Bugün her üç kampın ve yaşayanlarının herhangi bir resmi statüsü olmamasına rağmen, Çeçen sığınmacılar altı yıldır bu derme çatma binalarda varolma mücadelesi veriyorlar. Geçmiş dönemde kişiler tarafından yapılan yardımlar dışındakilerin büyük bir çoğunluğu siyasi bir amaca yönelikti. Kamplardaki zor koşulları ne yazık ki bir fırsat olarak gören bazı siyasi çıkar çevreleri, umdukları karşılığı bulamayınca ya da siyasi konjönktür değiştikçe yardımlarıyla birlikte gittiler. Benzer örneklerin sıkça yaşanması kamplarda yaşayanların zaten yabancı oldukları bu ülkeye daha da yabancılaşmalarına ve güvensizleşmelerine sebep oldu. Yine de gelen yardımları nereden geldiğine bakmaksızın kabul etmek dışında bir seçenekleri yok.
Öte yandan sağlık ve eğitim gibi temel sorunlara ilişkin herhangi bir girişimde bulunulmuş değil. Yaşadıkları kötü koşullar başta solunum yolları ve romatizmal rahatsızlıklar olmak üzere birçok sağlık problemini beraberinde getirdi, getiriyor. Acil durumdaki hastalar için yapılan görüşmeler sonucunda yardım edilebildiyse de, asla yeterli düzeyde değil. Bugüne kadar ne hastaların müdahale sonrası takipleri yapılabildi, ne de sağlık koşulları iyileştirilebildi. Halihazırda kamplarda yaşayan pek çok kişinin acil tıbbi müdahale gerektiren sorunları var. Bu hastalar içinde çocuklar ve kadınlar olduğu gibi, savaşta ağır yaralanan ve o zamandan beri müdahale bekleyenler de var. Sağlık sorunlarının çözülebilmesi için her üç kampta da kapsamlı bir sağlık taraması yapılmalı ve bu taramanın düzenli hale getirilmesi sağlanmalıdır.

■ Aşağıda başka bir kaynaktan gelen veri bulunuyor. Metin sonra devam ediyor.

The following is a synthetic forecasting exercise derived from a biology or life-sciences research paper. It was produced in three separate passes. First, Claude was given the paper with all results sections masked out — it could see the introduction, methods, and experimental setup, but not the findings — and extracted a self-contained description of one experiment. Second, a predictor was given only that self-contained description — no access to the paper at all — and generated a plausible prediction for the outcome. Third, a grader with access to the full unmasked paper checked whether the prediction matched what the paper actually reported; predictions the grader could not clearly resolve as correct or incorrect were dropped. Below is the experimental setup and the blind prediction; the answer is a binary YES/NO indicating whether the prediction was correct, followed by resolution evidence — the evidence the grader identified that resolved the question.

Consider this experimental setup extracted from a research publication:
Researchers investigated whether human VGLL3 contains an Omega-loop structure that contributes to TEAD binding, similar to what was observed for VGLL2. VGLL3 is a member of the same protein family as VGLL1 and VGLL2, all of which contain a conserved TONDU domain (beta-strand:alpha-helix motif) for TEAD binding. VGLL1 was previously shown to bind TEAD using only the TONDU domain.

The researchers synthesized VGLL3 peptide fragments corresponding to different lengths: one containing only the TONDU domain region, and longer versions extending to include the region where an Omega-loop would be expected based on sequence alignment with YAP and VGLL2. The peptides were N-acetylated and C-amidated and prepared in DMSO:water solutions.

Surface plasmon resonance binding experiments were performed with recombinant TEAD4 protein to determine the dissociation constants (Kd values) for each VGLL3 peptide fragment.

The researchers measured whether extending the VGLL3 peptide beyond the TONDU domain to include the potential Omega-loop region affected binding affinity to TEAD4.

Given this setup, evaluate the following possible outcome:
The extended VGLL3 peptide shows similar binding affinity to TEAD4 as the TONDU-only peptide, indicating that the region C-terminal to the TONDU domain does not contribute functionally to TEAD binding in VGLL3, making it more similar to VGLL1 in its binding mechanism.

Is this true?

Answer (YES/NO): YES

Çeçenler’in bir başka önemli sorunu da eğitim hizmetlerinden faydalanamamaları. Kamplarda yaşayan çocuklardan bazıları okula gidebilmelerine rağmen belge alamıyorlar. Misafir öğrenci statüsüyle derslere devam etmelerine izin veriliyor. Dolayısıyla almış oldukları eğitimin bir geçerliliği olmadığı gibi bazı çocuklar üzerinde daha farklı tahribatlara da sebep olabiliyor. Bahsedilen tahribatların en önemli sebebi Çeçen çocuklarının diğerlerinden ayrı tutulması ve farklı muameleye maruz kalmalarıdır. Ailelerin maddi gücünün olmaması ve gelen yardımların yetersizliği çocukların okul ihtiyaçlarının da karşılanamaması demek oluyor. Yine de okula gidemeyen çocuklara nispeten daha şanslı olduklarını unutmamak gerekir. Ne de olsa şu an yaşadıkları ve daha ne kadar yaşayacakları belli olmayan bu ülkenin sistemini diğerlerinden daha iyi anlayıp sosyalleşebiliyorlar. Okula gidemeyen çocuklar için kamplarda sınıflar kuruluyor ve Çeçence, Rusça, Matematik ve Çeçen adetleri gibi dersler veriliyor. Zaman zaman gönüllü üniversite öğrencilerince sürdürülen derslerdeyse çocuklara Türkçe öğretiliyor.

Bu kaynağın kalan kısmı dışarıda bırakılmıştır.